This specification defines a mechanism whereby any platform that supports Web Platform Accessibility and exposes that support through a platform Accessibility API can be tested automatically. In addition, it defines a simplified declarative grammar that can be used to define the tests themselves &emdash; thereby simplifying the overall task of writing the tests in the first place.
This document starts out describing the way testing at the W3C operates for most of the web platform, then illustrates the way in which it is extended through the facilities defined herein. After that it provides specifications for each of the components of the system and their interactions with one another. Finally, it discusses some ways in which the system could be extended in the future to further ease test development and make the testing more thorough.
In WPT a parent window controls the selection of tests, and then opens a child window to execute the selected tests. That child window uses a Javascript library to control test sequencing, reporting, management if windows, etc. For most tests, that model looks something like this:
Through this document and the tools that it defines, ARIA testing extends this model by connecting the child window to an ATTA ATTA through another Javascript library and a well defined protocol and set of messages. The diagram below shows this expansion.
A testable statement is a simple assertion about the behavior of a system that, when examined, should evaluate to true. In the case of ARIA specifications, the testable statements are maintained in various wikis. They include this assertion, and also include supporting information to inform the test system which aspects of the underlying systems need to be examined to evaluate the assertion.
It is possible that in some environments an ATTA will
not be be available. Consequently, additional properties of the
Testable Statement can help a manual tester understand how to
perform a similar test without ATTA assistance. Examples include
the URL
and description
properties
mentioned below.
Consider the following example:
== Testable Statements for ARIA 1.1 features == SpecURL: https://www.w3.org/TR/wai-aria11 === gridcell === ==== Description ==== When an element has a role with a value of 'grid', its aria-rowcount and aria-colcount attributes descibe the dimensions of the grid represented by that element and its contents. Reference: #some_id <pre> If given <div role='grid' id='test' aria-rowcount='3' aria-colcount='2'> <div role='row'> <span role='gridcell'> <button>hello</button> </span> </div> </div> then role: grid, celcount: 2, rowcount: 3 </pre>
This example presents a description of the test's purpose, a reference to the section of the specification that defines the behavior under test, and an HTML fragment and conditions that should be met. Beyond this, the testable statement needs to show how these conditions are evaluated through each defined API mapping. An example of one such would be:
|colspan=5|event test:focus |- |colspan=5|element test |- |rowspan=4|ATK |property |role |is |ROLE_TABLE |- |property |objectAttributes |isType |List |- |property |objectAttributes |contains |xml-roles:grid |- |property |interfaces |contains |Table |- |property |interface |contains |Selection |- |colspan=5|attribute test2:aria-selected "true"

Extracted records
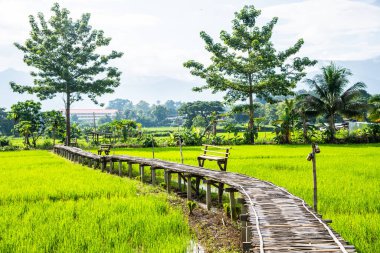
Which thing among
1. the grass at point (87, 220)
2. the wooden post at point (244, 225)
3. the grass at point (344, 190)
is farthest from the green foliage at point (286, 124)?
the wooden post at point (244, 225)

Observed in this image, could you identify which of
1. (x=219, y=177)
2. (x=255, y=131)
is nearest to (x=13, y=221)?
(x=219, y=177)

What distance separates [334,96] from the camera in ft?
95.5

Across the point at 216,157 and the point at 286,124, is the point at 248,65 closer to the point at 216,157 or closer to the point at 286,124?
the point at 286,124

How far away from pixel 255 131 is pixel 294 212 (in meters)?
24.4

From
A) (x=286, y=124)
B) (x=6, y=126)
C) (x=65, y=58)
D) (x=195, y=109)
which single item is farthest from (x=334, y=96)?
(x=6, y=126)

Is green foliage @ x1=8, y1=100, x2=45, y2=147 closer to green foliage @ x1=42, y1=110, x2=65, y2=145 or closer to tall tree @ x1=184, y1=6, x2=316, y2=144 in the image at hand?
green foliage @ x1=42, y1=110, x2=65, y2=145

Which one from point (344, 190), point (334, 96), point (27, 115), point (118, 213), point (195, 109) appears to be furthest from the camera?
point (195, 109)

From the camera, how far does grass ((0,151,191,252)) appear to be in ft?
17.9

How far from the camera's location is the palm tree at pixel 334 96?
93.5 feet

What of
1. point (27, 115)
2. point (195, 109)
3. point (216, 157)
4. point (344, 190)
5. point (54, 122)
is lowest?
point (344, 190)

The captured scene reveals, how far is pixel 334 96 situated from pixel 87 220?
26.1 meters

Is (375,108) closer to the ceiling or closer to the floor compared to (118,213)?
closer to the ceiling

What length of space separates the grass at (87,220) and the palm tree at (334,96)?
21549 mm

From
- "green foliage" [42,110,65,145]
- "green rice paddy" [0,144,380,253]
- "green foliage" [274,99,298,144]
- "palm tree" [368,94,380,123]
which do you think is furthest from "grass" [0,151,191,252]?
"green foliage" [42,110,65,145]
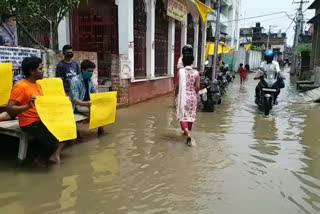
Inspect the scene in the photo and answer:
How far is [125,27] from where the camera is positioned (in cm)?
964

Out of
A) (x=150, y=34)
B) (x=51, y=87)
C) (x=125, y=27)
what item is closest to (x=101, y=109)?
(x=51, y=87)

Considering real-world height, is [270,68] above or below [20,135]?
above

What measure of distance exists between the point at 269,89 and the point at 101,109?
16.7 ft

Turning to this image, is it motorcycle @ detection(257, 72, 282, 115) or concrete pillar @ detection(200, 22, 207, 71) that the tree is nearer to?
motorcycle @ detection(257, 72, 282, 115)

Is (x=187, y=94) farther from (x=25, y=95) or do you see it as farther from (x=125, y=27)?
(x=125, y=27)

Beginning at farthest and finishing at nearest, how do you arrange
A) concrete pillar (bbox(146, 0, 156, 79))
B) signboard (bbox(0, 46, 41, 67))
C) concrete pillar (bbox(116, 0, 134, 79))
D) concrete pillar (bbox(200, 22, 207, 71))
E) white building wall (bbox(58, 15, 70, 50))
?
concrete pillar (bbox(200, 22, 207, 71)) < concrete pillar (bbox(146, 0, 156, 79)) < white building wall (bbox(58, 15, 70, 50)) < concrete pillar (bbox(116, 0, 134, 79)) < signboard (bbox(0, 46, 41, 67))

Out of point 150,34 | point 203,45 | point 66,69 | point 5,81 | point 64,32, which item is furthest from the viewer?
point 203,45

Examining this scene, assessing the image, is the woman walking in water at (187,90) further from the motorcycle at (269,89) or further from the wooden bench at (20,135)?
the motorcycle at (269,89)

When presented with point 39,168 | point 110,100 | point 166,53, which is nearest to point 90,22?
point 166,53

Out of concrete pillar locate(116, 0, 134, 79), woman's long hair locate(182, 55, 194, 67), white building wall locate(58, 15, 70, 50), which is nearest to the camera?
woman's long hair locate(182, 55, 194, 67)

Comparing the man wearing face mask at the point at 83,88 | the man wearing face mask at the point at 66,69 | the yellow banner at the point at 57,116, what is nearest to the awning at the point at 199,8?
the man wearing face mask at the point at 66,69

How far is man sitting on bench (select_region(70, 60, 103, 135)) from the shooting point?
5730 mm

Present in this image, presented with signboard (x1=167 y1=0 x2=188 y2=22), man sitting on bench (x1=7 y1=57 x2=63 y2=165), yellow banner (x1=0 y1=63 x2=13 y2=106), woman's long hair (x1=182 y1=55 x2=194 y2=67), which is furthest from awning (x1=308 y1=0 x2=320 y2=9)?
man sitting on bench (x1=7 y1=57 x2=63 y2=165)

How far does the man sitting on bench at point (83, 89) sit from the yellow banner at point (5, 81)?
93cm
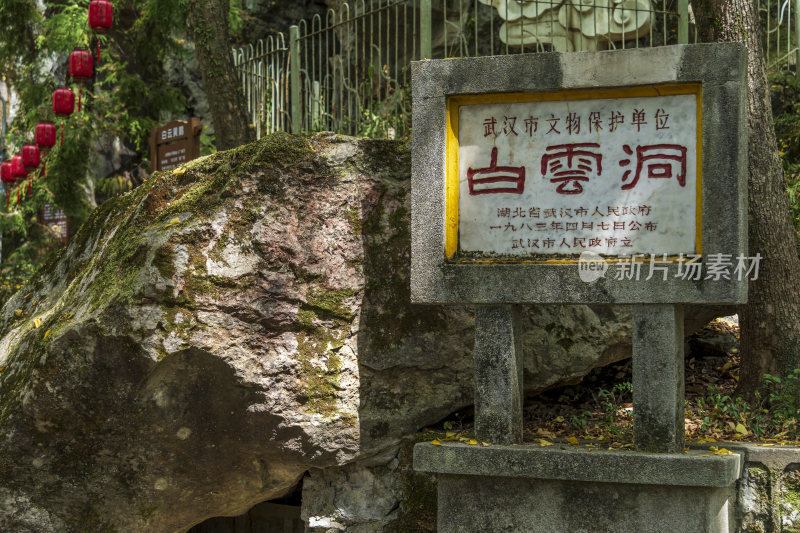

Exercise prompt – In the accessibility testing excerpt, why does a testable statement include additional properties such as the URL and description? The listing above was drawn from a separate source and is unrelated to the accessibility testing excerpt.

Output of the exercise – In some environments an ATTA will not be available. The additional properties help a manual tester understand how to perform a similar test without ATTA assistance.